:: WORKING DATA

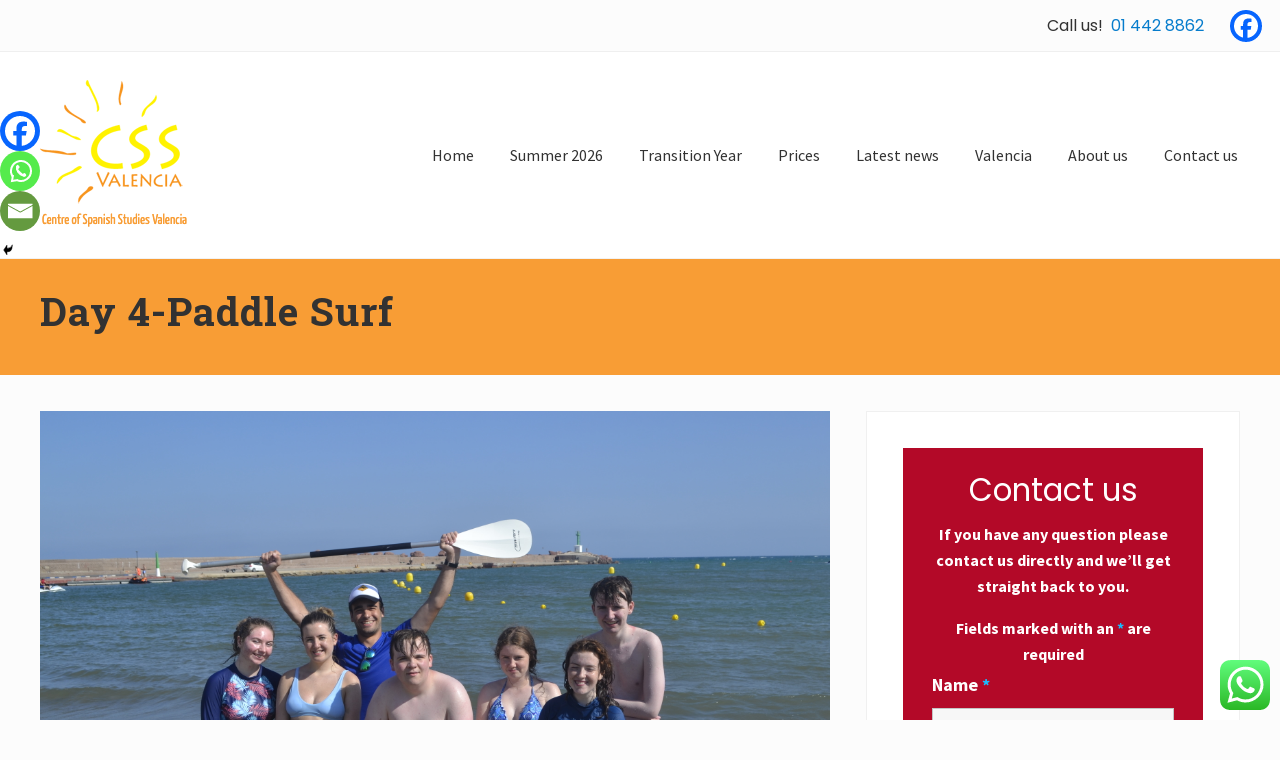

--- FILE ---
content_type: text/css
request_url: https://cssvalencia.com/wp-content/themes/exchange/style.css?ver=1.0.0.101920211440
body_size: 752
content:
/**
 * Theme Name:          exchange
 * Description:         Customised theme based on Mai Law Pro from bizbudding.com.
 * Author:              Éamon McDonagh
 * Author URI:          https://blueballoon.online/
 * Theme URI:						https://blueballoonguy.com/
 * Version:             2.0.3
 *											(https://my.studiopress.com/themes/mai-law/)
 * Template:            genesis
 *
 * License:             GPL-2.0+
 * License URI:         http://www.opensource.org/licenses/gpl-license.php
 */


/* Table of Contents

	- Defaults
	- Media Queries (mobile-first)
	- Media Queries (mobile-second)

*/


/* # Defaults
---------------------------------------------------------------------------------------------------- */

body {
	font-family: 'Source Sans Pro', sans-serif;
	font-weight: 300;
}

h1,
.banner-title,
.heading,
.widget-title,
.widgettitle {
	font-family: 'Roboto Slab', serif;
	font-weight: 700;
	letter-spacing: 1px;
}

h2, h3, h4, h5, h6 {
	font-family: 'Poppins', sans-serif;
	font-weight: 400;
}

.heading {
	text-align: inherit;
}

.genesis-nav-menu a {
	font-weight: normal;
}

/* Changes to make text overlay clear on home page photos */
.text-xs-center, .text-xs-left {
    font-weight: bold;
}
.has-bg-image .bg-image {
filter: brightness(0.7);
}
/* 1.0.4 changes to make link colour the theme colour */
a {   
    color: #169c62;
}
a:focus,a:hover {
    color: #1d3336;
}

.page-id-30 #genesis-sidebar-primary, .page-id-699 #genesis-sidebar-primary,
.page-id-30 #genesis-sidebar-primary, .page-id-166 #genesis-sidebar-primary,
.page-id-205 #genesis-sidebar-primary, .page-id-573 #genesis-sidebar-primary,
.page-id-268 #genesis-sidebar-primary, .page-id-739 #genesis-sidebar-primary,
.page-id-827 #genesis-sidebar-primary, .page-id-730 #genesis-sidebar-primary {
display: none;
}

.entry-content a {
	text-decoration: none;
}

.ninja-forms-req-symbol,
.nf-error-msg {
    color: #19bcff !important;
}
.nf-error {
    .ninja-forms-field {
        border: 1px solid #19bcff;
    }
d    &.listimage-wrap {
        .nf-field-element {
            ul {
                border: 1px solid #19bcff;
            }
        }
    }
}

/* Change small fonts for Google search*/
#genesis-content > article > header > p, #genesis-content > article > footer > p, #genesis-content figcaption {
	font-size: 1rem;  
}

/* # Media Queries (mobile-first)
---------------------------------------------------------------------------------------------------- */

@media only screen and (min-width: 545px) {}

@media only screen and (min-width: 769px) {}

@media only screen and (min-width: 993px) {}

@media only screen and (min-width: 1160px) {}

/* # Media Queries (mobile-second)
---------------------------------------------------------------------------------------------------- */

@media only screen and (max-width: 1159px) {}

@media only screen and (max-width: 992px) {}

@media only screen and (max-width: 768px) {}

@media only screen and (max-width: 544px) {}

::::

_TASK DESCRIPTION_
In the listing above, find the line that contains "for Google search*/". Write it out exactly, along with each line after it up to and including the last.

_OUTPUT BELOW_
/* Change small fonts for Google search*/
#genesis-content > article > header > p, #genesis-content > article > footer > p, #genesis-content figcaption {
	font-size: 1rem;  
}

/* # Media Queries (mobile-first)
---------------------------------------------------------------------------------------------------- */

@media only screen and (min-width: 545px) {}

@media only screen and (min-width: 769px) {}

@media only screen and (min-width: 993px) {}

@media only screen and (min-width: 1160px) {}

/* # Media Queries (mobile-second)
---------------------------------------------------------------------------------------------------- */

@media only screen and (max-width: 1159px) {}

@media only screen and (max-width: 992px) {}

@media only screen and (max-width: 768px) {}

@media only screen and (max-width: 544px) {}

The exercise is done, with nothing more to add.